» **TASK PROMPT**: When a line in the records contains the string "Malawi", copy that line.

» **INFORMATION**:
- - -
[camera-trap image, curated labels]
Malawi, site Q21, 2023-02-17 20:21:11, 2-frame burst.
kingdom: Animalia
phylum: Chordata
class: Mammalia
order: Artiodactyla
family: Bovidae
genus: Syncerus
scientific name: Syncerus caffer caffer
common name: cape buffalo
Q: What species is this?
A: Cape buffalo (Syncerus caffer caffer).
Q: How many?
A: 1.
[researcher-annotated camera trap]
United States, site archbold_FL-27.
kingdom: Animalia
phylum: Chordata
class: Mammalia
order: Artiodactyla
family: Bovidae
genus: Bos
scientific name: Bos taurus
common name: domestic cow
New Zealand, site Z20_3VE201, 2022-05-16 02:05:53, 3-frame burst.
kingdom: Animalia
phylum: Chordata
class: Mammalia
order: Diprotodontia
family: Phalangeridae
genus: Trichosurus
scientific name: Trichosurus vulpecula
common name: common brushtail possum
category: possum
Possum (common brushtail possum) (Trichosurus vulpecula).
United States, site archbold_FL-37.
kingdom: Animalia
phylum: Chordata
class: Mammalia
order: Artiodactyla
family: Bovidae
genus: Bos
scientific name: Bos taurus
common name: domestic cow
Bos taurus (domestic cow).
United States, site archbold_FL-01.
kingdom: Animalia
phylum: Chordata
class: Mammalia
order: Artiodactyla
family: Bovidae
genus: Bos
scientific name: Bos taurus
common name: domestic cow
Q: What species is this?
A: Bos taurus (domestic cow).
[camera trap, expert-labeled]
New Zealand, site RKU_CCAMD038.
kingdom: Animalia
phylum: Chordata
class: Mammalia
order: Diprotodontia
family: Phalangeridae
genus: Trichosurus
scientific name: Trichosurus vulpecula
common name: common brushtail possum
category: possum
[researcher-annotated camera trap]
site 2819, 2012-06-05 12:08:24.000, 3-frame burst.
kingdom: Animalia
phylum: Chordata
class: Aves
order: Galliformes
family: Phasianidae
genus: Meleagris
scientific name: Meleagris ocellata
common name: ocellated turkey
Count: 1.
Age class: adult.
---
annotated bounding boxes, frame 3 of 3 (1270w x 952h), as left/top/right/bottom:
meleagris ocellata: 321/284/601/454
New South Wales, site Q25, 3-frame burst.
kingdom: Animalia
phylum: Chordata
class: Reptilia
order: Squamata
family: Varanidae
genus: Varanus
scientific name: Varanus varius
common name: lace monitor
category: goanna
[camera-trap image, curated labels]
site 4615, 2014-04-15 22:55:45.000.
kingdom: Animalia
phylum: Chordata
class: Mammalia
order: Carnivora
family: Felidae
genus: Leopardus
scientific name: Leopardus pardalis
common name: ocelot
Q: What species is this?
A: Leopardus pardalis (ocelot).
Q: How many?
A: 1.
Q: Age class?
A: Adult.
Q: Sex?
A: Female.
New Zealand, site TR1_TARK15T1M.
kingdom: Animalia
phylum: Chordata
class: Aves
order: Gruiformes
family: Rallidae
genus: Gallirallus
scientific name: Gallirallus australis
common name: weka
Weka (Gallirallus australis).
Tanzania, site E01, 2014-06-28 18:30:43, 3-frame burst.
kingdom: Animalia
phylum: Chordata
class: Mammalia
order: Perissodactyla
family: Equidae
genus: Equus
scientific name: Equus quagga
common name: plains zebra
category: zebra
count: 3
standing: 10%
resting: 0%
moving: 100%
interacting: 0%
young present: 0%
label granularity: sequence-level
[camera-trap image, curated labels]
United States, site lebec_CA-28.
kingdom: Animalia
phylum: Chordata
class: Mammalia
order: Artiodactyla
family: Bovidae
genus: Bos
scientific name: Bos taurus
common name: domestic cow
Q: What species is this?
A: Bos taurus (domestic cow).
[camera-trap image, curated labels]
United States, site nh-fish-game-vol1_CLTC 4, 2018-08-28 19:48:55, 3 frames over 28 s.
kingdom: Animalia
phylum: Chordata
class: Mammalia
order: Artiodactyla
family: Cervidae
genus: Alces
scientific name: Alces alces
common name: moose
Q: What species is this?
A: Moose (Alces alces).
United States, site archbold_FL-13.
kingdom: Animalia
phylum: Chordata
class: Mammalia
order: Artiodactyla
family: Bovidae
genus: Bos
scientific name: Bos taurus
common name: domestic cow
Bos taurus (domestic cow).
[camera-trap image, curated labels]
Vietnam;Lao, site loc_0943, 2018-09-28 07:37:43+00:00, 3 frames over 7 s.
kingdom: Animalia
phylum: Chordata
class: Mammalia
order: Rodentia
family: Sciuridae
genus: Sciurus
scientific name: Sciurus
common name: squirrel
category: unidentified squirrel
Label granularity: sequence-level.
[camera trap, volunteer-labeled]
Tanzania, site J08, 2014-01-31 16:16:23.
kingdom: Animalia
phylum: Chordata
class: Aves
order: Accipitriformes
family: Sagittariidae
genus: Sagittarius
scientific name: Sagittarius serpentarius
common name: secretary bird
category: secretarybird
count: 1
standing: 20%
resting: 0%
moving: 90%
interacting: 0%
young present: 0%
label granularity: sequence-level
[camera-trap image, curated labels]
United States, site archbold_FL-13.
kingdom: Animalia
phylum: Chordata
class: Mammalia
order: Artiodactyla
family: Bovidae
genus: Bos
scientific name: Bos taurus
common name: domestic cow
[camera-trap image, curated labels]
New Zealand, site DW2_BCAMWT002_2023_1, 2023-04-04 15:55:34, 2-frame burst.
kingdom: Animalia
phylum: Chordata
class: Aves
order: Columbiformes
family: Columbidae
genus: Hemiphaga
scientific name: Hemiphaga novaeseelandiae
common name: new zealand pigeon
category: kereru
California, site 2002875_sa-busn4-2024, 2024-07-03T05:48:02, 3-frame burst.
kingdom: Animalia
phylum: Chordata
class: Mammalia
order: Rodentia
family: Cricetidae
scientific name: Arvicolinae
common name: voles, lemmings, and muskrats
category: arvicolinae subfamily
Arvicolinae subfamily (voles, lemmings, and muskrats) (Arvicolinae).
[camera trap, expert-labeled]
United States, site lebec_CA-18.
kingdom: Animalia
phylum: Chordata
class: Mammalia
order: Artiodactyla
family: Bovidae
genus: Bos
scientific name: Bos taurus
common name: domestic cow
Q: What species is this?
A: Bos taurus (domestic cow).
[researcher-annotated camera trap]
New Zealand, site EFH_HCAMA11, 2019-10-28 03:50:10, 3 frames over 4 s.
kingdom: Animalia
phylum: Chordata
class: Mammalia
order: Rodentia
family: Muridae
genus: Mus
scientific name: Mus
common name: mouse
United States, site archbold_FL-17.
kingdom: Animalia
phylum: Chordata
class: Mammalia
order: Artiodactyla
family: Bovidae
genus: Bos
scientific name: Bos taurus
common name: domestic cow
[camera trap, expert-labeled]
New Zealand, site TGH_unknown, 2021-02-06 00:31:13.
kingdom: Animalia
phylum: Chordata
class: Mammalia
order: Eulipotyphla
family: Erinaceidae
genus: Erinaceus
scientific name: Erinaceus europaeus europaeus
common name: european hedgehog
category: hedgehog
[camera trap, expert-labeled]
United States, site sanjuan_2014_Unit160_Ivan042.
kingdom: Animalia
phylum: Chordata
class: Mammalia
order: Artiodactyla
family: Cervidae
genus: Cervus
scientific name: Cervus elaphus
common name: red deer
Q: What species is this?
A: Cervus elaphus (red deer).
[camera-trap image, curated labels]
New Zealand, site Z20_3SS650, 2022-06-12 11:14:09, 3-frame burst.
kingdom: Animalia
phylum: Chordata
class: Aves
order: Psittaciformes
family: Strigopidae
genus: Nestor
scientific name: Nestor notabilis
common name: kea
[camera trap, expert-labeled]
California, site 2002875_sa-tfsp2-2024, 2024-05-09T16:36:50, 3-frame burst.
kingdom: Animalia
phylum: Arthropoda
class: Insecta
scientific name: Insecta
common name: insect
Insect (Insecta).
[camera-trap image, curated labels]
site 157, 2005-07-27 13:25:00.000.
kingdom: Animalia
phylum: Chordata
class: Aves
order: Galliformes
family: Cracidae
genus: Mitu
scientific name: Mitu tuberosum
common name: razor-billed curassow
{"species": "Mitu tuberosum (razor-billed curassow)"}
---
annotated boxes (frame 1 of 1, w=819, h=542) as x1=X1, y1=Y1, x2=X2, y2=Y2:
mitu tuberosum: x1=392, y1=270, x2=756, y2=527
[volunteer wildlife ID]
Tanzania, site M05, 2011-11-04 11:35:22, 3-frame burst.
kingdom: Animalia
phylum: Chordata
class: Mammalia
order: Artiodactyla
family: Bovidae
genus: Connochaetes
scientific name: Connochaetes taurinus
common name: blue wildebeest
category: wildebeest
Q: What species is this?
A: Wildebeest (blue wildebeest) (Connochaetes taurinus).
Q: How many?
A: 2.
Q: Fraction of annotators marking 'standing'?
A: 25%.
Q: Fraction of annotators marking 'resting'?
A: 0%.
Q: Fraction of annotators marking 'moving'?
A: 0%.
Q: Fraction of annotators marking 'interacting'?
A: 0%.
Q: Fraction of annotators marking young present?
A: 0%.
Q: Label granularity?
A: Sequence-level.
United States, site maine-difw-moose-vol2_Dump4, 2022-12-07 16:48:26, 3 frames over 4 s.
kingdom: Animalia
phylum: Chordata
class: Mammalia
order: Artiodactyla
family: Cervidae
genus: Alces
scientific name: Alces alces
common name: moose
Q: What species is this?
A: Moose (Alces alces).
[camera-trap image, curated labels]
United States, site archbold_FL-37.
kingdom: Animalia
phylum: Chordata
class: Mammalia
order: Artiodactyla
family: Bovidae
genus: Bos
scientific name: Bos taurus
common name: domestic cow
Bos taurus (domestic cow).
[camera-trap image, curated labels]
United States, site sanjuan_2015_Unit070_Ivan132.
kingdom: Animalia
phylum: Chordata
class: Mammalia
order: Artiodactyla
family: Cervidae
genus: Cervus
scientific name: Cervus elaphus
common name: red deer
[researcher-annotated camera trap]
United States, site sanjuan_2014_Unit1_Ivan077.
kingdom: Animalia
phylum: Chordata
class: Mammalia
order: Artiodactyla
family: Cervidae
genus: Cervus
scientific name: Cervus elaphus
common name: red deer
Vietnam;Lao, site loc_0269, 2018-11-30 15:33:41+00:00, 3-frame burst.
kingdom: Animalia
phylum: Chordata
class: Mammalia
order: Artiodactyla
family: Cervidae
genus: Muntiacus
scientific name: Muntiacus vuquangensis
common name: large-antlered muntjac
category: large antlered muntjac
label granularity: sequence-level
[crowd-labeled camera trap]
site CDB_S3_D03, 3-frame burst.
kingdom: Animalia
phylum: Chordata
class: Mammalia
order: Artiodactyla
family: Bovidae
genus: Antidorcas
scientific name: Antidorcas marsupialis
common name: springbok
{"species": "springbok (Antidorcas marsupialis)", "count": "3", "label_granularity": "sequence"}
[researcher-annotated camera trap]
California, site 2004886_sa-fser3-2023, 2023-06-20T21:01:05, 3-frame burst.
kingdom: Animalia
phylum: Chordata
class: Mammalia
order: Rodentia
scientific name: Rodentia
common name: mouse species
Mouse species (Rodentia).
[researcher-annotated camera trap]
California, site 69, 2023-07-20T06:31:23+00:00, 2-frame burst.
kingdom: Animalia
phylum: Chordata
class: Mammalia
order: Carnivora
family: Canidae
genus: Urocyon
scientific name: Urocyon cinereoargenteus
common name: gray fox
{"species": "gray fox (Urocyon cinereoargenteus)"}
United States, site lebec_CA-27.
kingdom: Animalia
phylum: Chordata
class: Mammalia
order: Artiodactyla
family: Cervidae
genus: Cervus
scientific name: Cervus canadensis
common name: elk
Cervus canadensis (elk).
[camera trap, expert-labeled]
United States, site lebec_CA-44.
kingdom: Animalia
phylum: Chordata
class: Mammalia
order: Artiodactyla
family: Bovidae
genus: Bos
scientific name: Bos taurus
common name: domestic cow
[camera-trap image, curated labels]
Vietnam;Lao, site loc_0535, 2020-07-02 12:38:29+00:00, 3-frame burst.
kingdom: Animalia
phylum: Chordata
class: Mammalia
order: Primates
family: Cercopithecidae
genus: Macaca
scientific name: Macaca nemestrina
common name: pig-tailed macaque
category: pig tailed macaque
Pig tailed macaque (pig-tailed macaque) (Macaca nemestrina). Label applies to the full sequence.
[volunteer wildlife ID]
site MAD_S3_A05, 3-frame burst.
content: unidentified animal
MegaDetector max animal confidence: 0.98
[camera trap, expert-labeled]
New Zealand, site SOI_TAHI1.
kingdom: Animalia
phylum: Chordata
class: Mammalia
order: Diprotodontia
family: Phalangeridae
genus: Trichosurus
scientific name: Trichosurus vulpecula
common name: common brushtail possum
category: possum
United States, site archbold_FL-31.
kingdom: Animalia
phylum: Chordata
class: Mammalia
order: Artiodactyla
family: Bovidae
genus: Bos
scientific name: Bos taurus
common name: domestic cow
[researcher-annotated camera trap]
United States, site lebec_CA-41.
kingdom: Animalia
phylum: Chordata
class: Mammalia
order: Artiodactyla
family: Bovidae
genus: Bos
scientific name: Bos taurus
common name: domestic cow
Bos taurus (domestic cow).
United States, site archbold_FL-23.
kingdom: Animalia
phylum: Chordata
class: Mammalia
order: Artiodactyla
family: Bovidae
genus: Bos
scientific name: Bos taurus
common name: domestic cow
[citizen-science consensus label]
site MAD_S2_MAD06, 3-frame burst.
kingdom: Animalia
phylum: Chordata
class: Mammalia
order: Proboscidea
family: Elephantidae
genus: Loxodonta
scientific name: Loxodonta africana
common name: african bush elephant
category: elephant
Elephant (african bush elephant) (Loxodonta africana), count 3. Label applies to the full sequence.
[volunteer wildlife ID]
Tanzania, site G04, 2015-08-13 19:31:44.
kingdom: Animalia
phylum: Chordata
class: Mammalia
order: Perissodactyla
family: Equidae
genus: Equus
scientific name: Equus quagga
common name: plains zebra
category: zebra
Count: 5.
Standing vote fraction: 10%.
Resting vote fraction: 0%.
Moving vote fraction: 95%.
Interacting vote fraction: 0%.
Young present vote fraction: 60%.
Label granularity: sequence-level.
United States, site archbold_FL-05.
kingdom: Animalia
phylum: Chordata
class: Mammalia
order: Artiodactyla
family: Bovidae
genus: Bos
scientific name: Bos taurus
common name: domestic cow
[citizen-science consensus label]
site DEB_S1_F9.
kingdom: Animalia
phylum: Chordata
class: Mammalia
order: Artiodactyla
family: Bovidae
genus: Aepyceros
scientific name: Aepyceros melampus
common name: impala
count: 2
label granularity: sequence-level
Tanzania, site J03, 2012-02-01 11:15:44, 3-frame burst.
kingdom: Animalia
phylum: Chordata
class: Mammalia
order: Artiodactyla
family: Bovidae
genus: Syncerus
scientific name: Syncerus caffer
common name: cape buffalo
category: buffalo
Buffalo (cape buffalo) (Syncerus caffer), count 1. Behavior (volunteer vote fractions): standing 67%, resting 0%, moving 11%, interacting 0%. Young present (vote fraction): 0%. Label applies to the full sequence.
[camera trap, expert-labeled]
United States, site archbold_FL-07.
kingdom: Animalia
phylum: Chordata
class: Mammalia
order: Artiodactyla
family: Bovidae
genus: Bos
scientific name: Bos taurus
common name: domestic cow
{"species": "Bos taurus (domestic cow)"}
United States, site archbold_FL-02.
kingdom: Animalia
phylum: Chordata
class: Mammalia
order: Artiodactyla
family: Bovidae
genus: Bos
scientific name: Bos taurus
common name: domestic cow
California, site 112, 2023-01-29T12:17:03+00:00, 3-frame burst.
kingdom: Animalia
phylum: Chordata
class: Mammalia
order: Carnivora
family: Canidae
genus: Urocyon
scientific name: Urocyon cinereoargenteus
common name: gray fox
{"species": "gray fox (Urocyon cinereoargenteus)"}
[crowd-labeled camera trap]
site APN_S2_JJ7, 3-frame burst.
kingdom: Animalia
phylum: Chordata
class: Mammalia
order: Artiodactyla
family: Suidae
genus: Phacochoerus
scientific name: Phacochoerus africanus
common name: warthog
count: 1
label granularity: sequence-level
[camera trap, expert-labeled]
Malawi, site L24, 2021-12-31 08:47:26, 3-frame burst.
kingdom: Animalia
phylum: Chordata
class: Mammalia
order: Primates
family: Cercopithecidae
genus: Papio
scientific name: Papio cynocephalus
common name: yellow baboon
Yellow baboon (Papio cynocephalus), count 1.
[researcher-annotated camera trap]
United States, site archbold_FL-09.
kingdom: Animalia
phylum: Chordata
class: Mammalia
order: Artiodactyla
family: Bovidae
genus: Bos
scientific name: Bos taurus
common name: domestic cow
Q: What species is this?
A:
- - -
» **TASK RESULT**:
Malawi, site Q21, 2023-02-17 20:21:11, 2-frame burst.
Malawi, site L24, 2021-12-31 08:47:26, 3-frame burst.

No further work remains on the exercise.